Maybe she should protect herself now, while she can. If she saved just a little from each Procedure vial – if she pocketed one of the needles instead of depositing it for recycling – would anyone notice? She’d have to slide the needle in while Stan was asleep, so he’d be denied a beatific exit. Which would be unfair. But there’s a downside to everything.

What would she do with the body? That would be a problem. Dig a hole in the lawn? Someone would see. She has a wild thought of stashing it in her pink locker, supposing she could even drag it down there: Stan is quite heavy. Also she might have to cut part of him off to make him fit in, though the lockers are big. But if she left him there it would make a horrible stench, and the next time Max’s wife, Jocelyn, came down to the cellar to open her purple locker she’d be sure to smell it.

Max has never said much about Jocelyn, despite Charmaine’s gentle pestering. At the outset she’d vowed never to be jealous, because isn’t she herself the one Max truly wants? And she isn’t jealous: curiosity isn’t the same as jealousy. But whenever she asks, Max stonewalls her. “You don’t need to know,” he says.
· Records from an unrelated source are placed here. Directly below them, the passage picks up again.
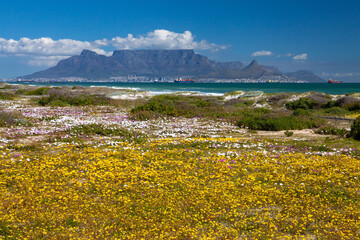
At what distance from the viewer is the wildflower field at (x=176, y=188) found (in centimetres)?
884

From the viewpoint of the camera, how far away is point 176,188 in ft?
39.0

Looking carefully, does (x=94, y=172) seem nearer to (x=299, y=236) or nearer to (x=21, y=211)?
(x=21, y=211)

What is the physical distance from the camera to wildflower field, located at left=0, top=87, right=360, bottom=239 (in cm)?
884

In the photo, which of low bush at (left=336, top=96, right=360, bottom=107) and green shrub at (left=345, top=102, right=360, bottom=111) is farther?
low bush at (left=336, top=96, right=360, bottom=107)

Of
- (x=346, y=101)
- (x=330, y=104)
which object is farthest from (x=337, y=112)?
(x=330, y=104)

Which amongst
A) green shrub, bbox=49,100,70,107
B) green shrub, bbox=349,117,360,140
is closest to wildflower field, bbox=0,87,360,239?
green shrub, bbox=349,117,360,140

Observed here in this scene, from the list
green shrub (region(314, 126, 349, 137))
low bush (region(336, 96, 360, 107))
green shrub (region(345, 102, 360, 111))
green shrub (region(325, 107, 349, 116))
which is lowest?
green shrub (region(314, 126, 349, 137))

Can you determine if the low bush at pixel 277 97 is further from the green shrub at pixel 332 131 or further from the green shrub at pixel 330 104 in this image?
the green shrub at pixel 332 131

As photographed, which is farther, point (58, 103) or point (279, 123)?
point (58, 103)

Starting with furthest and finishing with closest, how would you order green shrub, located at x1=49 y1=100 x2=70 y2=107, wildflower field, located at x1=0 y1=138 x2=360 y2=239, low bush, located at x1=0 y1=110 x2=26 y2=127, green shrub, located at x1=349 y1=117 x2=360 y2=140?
green shrub, located at x1=49 y1=100 x2=70 y2=107 → low bush, located at x1=0 y1=110 x2=26 y2=127 → green shrub, located at x1=349 y1=117 x2=360 y2=140 → wildflower field, located at x1=0 y1=138 x2=360 y2=239

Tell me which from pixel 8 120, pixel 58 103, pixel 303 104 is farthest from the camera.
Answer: pixel 303 104

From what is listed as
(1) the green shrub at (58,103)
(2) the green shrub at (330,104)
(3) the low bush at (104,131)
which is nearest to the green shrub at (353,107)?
(2) the green shrub at (330,104)

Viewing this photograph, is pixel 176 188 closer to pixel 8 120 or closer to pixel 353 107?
pixel 8 120

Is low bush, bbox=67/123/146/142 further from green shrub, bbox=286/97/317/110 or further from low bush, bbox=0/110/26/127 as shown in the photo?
green shrub, bbox=286/97/317/110
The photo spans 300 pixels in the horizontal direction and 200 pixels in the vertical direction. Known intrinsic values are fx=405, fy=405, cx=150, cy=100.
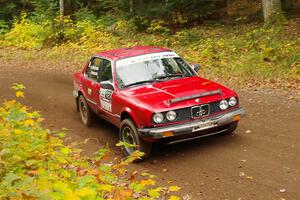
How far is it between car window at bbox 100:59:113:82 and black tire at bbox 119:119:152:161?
3.97 feet

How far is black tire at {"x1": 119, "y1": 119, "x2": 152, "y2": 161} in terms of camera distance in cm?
700

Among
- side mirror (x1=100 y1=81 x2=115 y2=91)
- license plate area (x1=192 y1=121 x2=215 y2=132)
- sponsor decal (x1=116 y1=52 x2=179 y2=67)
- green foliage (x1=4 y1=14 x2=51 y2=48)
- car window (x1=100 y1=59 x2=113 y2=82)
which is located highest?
sponsor decal (x1=116 y1=52 x2=179 y2=67)

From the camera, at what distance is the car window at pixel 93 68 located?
8.98m

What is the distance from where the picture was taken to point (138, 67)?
26.5ft

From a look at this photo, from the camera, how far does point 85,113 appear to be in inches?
381

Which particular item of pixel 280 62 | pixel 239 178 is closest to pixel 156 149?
pixel 239 178

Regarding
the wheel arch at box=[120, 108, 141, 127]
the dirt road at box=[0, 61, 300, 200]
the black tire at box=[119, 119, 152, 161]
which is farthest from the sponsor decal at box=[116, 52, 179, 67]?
the dirt road at box=[0, 61, 300, 200]

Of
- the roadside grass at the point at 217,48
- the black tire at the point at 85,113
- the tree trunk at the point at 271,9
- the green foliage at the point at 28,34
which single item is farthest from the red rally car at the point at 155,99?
the green foliage at the point at 28,34

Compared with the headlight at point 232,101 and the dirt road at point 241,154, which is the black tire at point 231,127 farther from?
the headlight at point 232,101

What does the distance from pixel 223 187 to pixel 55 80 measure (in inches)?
415

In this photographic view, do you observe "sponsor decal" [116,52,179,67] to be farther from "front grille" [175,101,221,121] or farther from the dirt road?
"front grille" [175,101,221,121]

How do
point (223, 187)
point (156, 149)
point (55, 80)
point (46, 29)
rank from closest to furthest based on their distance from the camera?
point (223, 187) < point (156, 149) < point (55, 80) < point (46, 29)

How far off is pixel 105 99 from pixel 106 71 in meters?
0.64

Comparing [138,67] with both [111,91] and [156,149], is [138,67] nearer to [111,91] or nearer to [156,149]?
[111,91]
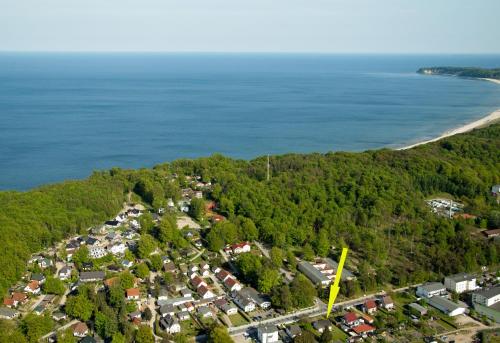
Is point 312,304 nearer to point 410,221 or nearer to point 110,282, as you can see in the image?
point 110,282

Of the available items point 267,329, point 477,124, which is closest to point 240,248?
point 267,329

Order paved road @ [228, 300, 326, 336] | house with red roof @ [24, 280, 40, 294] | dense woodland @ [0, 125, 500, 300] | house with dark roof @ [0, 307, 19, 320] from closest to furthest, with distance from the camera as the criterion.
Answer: paved road @ [228, 300, 326, 336], house with dark roof @ [0, 307, 19, 320], house with red roof @ [24, 280, 40, 294], dense woodland @ [0, 125, 500, 300]

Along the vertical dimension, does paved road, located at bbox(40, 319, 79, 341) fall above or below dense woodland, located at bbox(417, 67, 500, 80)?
below

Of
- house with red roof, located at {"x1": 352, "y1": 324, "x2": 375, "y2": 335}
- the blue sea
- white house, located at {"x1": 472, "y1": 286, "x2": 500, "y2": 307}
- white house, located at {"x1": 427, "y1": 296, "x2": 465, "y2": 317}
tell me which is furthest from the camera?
the blue sea

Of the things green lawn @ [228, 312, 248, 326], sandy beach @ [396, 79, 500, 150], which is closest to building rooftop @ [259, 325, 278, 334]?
green lawn @ [228, 312, 248, 326]

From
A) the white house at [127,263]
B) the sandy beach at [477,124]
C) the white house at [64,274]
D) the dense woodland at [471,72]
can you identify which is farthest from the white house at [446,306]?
the dense woodland at [471,72]

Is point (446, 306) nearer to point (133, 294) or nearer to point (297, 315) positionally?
point (297, 315)

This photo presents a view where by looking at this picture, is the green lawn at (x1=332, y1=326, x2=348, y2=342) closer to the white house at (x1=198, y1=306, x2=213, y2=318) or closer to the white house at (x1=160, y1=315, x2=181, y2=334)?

She pictures Jocelyn as a rangy, aristocratic woman with her hair skinned back from her head, like a ballerina or a schoolteacher in old movies. A distant, snobby, disapproving woman. Sometimes she has the feeling that Jocelyn knows about her and is contemptuous of her. Worse: that Max has told Jocelyn about her, that they both think she’s a credulous pushover and a dime-a-dozen little slut, that they laugh together about her. But that’s paranoid.

She doesn’t think Max would be much help with Stan, supposing Stan was dead. Yes, Max is overpoweringly sexy, but he doesn’t have backbone, he doesn’t have grit, not the way Charmaine herself has them. He’d leave her holding the bag, the bagful of danger. The bagful of Stan, because she’d have to put Stan into a bag of some kind, she wouldn’t be able to look at him in cold blood that way. Lying inert and defenceless. She’d remember too much about how it was when they were in love, and then when they first got married, and had sex in the ocean, and he had that green shirt with the penguins on it … Just thinking about that shirt while at the same time thinking about Stan being dead makes her want to cry.

So maybe she does love him. Yes, of course she does! Think of how lucky she was to meet him, after Grandma Win died and she was all by herself, since her mother was gone and her father was gone in a different way, plus she had no wish to see that person ever again. Think of everything she and Stan have been through together, of what they had, what they lost, what they still had in spite of those losses. Think of how loyal he’s been to her.

Be the person you’ve always wanted to be, they’d said at Positron. Is this the person she’s always wanted to be? A person so slack, so quick to give herself over, so easily rendered helpless, so lacking in, lacking in what? But whatever she’s lacking in, she would never want to harm Stan.